- Theatrical release poster
- Directed by: Jeremy Paul Kagan
- Written by: David S. Ward
- Produced by: Jennings Lang
- Starring: Jackie Gleason; Mac Davis; Teri Garr; Karl Malden; Oliver Reed; Ron Rifkin; John Hancock;
- Cinematography: Bill Butler
- Edited by: David Garfield
- Music by: Lalo Schifrin
- Production company: Universal Studios
- Distributed by: Universal Studios
- Release dates: February 18, 1983 (Los Angeles & New York City);
- Running time: 102 minutes
- Country: United States
- Language: English
- Box office: $6.3 million

= The Sting II =

1983 film by Jeremy Kagan

The Sting II is a 1983 American comedy film and a sequel to The Sting, again written by David S. Ward. It was directed by Jeremy Paul Kagan and stars Jackie Gleason, Mac Davis, Teri Garr, Karl Malden and Oliver Reed.

==Plot==
In 1940, the Great Depression is over and World War II has just begun. Fargo Gondorff is released from prison and reassembles his cronies for another con, out to avenge the murder of his lifelong pal and fellow con artist Kid Colors. Gondorff's young protege Jake Hooker attempts to pull a scam on wealthy "Countess Veronique," who instead pulls one on him. She turns out to be a grifter herself named Veronica.

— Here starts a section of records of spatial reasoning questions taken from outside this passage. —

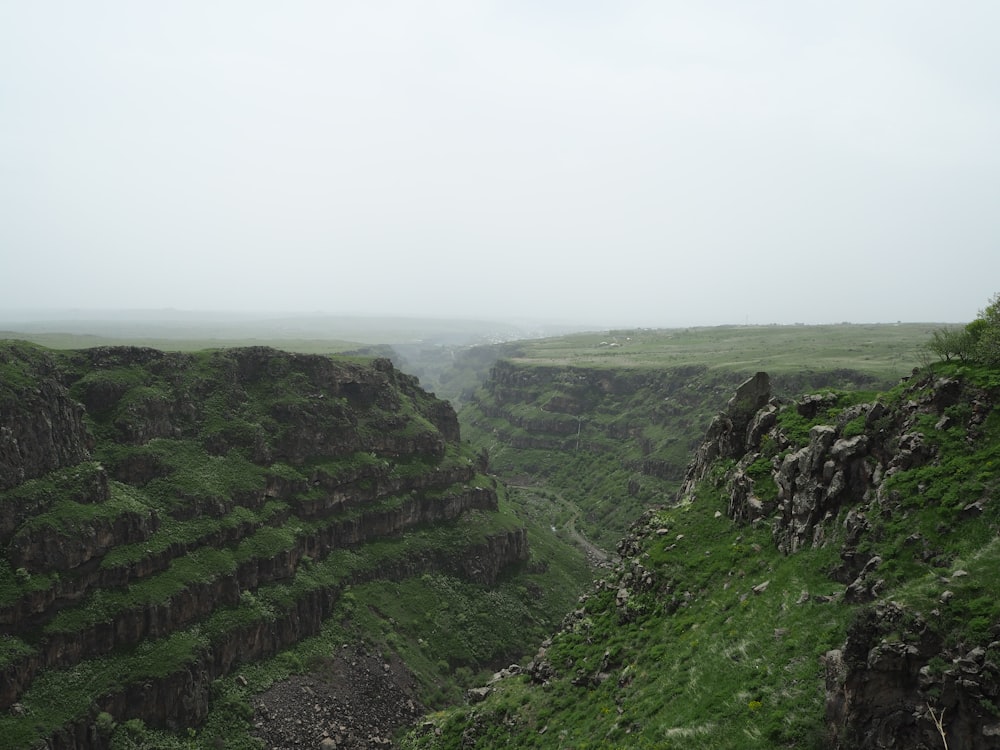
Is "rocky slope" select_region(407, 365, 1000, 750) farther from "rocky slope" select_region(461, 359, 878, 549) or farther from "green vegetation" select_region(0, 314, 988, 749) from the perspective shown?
"rocky slope" select_region(461, 359, 878, 549)

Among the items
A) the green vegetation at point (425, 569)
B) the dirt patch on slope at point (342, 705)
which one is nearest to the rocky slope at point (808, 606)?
the green vegetation at point (425, 569)

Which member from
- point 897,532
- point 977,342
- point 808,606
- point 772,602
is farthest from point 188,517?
point 977,342

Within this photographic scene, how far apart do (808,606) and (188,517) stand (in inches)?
2860

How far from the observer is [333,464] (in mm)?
98250

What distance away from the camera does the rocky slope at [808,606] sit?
20.0 metres

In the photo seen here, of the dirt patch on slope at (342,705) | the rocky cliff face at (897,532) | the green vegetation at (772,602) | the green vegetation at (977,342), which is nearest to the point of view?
the rocky cliff face at (897,532)

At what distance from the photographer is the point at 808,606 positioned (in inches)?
1119

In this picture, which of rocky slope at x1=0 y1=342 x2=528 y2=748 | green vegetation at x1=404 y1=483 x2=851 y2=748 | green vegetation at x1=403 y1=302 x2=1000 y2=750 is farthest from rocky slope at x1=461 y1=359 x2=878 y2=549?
green vegetation at x1=403 y1=302 x2=1000 y2=750

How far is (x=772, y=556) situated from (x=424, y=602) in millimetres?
65525

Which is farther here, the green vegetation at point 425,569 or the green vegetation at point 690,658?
the green vegetation at point 425,569

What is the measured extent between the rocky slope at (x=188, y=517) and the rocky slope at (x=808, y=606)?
32.1 meters

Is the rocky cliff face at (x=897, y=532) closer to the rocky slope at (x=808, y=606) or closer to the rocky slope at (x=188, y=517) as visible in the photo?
the rocky slope at (x=808, y=606)

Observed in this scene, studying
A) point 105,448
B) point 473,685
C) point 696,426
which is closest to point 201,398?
point 105,448

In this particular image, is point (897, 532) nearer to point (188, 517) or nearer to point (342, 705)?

Coming up with a boxing con, Gondorff's goal is to sting both Lonnegan, the notorious banker and gangster who wants revenge from a previous con, and Gus Macalinski, a wealthy local racketeer. Gondorff believe one or both of them is behind Kid Colors' death.

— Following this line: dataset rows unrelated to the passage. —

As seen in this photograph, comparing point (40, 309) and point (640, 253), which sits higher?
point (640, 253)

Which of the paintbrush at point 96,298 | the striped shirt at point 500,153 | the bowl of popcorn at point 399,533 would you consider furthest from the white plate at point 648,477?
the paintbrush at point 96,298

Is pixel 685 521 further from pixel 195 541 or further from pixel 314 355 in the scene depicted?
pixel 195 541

Hooker pretends to be a boxer who is about to throw a big fight. Macalinski is not only hoodwinked into losing hundreds of thousands of dollars, but he is also talked into changing his original wager by Lonnegan. While one gangster takes care of the other, Gondorff and Hooker head for the train station with a bag full of money, tickets out of town, and a final twist from Veronica.

==Production==
===Continuity===
This film's continuity with respect to the first movie is disputed:

- At the time of the film's release, Director Jeremy Paul Kagan claimed, "The Sting II is inspired by and is an expansion of the first Sting, rather than a continuation. The principal characters of Fargo Gondorff and Jake Hooker are based on two very famous real-life con men, and are totally different from the two characters in the original." Furthermore, the first names of the two lead characters have changed: Henry Gondorff has become Fargo Gondorff, and Johnny Hooker has become Jake Hooker.

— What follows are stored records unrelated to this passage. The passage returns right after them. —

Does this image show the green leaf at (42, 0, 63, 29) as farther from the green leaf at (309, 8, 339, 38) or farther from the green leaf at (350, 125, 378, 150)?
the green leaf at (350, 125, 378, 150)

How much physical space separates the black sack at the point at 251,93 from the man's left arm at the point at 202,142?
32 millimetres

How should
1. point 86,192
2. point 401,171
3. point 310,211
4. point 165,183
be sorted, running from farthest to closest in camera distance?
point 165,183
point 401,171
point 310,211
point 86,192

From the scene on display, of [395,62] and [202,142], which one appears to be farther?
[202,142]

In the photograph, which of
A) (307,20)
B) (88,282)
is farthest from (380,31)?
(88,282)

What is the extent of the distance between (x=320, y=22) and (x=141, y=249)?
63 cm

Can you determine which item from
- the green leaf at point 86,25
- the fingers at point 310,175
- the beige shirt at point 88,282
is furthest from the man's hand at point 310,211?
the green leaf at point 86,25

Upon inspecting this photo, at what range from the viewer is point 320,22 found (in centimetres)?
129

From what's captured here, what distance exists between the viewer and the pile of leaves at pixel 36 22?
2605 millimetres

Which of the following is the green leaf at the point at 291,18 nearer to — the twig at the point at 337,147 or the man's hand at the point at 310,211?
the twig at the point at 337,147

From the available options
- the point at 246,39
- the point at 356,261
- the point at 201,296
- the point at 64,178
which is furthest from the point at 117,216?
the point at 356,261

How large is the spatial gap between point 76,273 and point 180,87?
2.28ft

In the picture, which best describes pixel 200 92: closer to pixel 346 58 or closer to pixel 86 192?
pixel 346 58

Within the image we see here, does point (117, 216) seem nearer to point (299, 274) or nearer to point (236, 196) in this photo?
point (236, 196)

- However, characters in this film make specific references to events in the first film (the entire plot is driven by Lonnegan's desire to avenge his losses to Gondorff and Hooker in the first film), which would indicate this film was meant to be a direct sequel.

===Music===
- "Heliotrope Bouquet," by Scott Joplin and Louis Chauvin
- "The Chrysanthemum," "A Breeze from Alabama," "Cleopha," "The Entertainer," "Bethena," by Scott Joplin

==Reception==
===Critical reviews===
On the basis of a total of 10 reviews, The Sting II holds a 10% at Rotten Tomatoes.

===Awards===
The film was nominated for an Academy Award for the Best Musical Score composed by Lalo Schifrin.

==Home media==
The Sting II was released on DVD in 2004 by Universal. Blu-ray release by Kino Lorber in 2021.